Hunglish Corpus Version 2.0
The Hunglish Corpus is a free sentence-aligned Hungarian-English parallel corpus of about 120 million words in 4 million sentence pairs. This is the Version 2.0 release of the Corpus, approximately doubling the size of the original 1.0 release from 2005.
The Corpus can be downloaded from our ftp server. (The obsoleted Version 1.0 is still made available at its original location, to avoid dead links to material.) If you have any questions don’t hesitate to ask via the hunglish-corpus mailing list. (the main language of the list is Hungarian, but you are welcome to post in English). The corpus may be searched through our sentence search service. This can be used as a smart bilingual lexicon.
Coverage
The raw corpus was gathered from the Web. It consists of several distinct subcorpora:
- Classical literature. (classical.lit) The raw files for “classical” material no longer under copyright came from Project Gutenberg and the Hungarian Electronic Library.
- Modern literature. (modern.lit) The sentence pair files for “modern” material still under copyright and made available to MOKK for research purposes are all shuffled together, and no other formats are provided. The genre is mostly popular fiction, predominantly fantasy, science fiction and crime fiction.
- Legal texts. (law) Files from CELEX database and The EU Constitution.
- Software documentation. (softwaredoc) The raw files come from OpenOffice.org, Mozilla, Gnome, KDE, and other major FOSS (Free Open Source Software) projects.
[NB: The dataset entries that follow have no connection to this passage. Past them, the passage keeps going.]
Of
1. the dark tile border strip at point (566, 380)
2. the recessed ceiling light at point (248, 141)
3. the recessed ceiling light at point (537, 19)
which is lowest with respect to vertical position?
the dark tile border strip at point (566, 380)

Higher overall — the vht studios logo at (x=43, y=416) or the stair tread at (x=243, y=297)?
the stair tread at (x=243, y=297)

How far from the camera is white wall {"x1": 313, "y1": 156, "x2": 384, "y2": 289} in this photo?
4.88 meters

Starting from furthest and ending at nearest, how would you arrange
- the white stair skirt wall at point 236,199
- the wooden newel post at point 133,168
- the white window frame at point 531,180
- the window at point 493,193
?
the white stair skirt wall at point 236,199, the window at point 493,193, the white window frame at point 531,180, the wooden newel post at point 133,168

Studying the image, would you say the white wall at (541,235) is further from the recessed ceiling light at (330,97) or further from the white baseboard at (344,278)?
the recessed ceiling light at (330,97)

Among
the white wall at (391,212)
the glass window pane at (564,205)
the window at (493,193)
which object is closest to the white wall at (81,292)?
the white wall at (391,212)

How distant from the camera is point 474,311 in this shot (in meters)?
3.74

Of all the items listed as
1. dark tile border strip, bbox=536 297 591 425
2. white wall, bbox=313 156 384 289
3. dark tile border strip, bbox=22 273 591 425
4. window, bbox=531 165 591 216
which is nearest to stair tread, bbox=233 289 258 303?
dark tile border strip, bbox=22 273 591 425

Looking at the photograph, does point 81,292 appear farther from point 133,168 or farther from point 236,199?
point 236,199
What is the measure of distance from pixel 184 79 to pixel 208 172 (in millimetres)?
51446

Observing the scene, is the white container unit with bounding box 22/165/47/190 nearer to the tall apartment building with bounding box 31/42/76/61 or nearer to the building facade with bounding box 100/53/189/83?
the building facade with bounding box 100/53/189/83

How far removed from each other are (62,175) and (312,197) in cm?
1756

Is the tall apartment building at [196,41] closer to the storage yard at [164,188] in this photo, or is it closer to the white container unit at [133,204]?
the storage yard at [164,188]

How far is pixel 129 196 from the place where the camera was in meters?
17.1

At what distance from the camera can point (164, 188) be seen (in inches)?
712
- Movie subtitles. (subtitles) The raw files were provided to MOKK for research purposes only and can not be republished in their raw form. The sentence pair files are given in “shuffled” version: lines alphabetically sorted so as to make republishing of the original subtitle files impossible. This data segment has many spelling errors owing to OCR text extraction.
Structure
The main directory contains directories for the various subcorpora. In each of these, there is a directory call “bi” that contains the bisentence files. In the case of the classical.lit, law and softwaredoc directories, there are three additional subdirectories called hu,en and lad, for the raw Hungarian, raw English, and unfiltered alignment files respectively. See below for the format of these files.
Statistics
subcorpus | number of documents | size, MB | tokens, million | bisentences, 1000 |
---|---|---|---|---|
Modern literature | 278 | 217 | 37.1 | 1670 |
Classical literature | 83 | 100 | 17.2 | 652 |
Movie subtitles | 437 | 19 | 3.2 | 343 |
Software docs | 9 | 9 | 1.2 | 135 |
Legal text | 20378 | 399 | 56.6 | 1351 |
Total | 21185 | 744 | 115.3 | 4151 |
When compared to the original Hunglish Corpus, there were two significant additions in Version 2.0. We added a new shuffled modern literature subcorpus. This amounted to 1220 thousand bisentences, increasing the size of the Modern literature subcorpus by about four. We processed the CELEX legal material made available since the publication of Hunglish Version 1.0. This amounted to 400 thousand bisentences. All in all, the additions almost doubled the size of the corpus.
Copyright Questions
Some raw materials used for the Hunglish corpus are under copyright (modern literature, movie subtitles). We prevented the illegal use of copyrighted material by shuffling the texts at sentence level. This form is still useful for research purposes, while it does not infringe upon the rightholders’ interests. If you are a copyright holder, and you consider the shuffled files infringing, please send email and we will remove the material in question from the corpus. The Hunglish Corpus is open for use (with the above restrictions) under a Creative Commons Attributions license, refer to our publication.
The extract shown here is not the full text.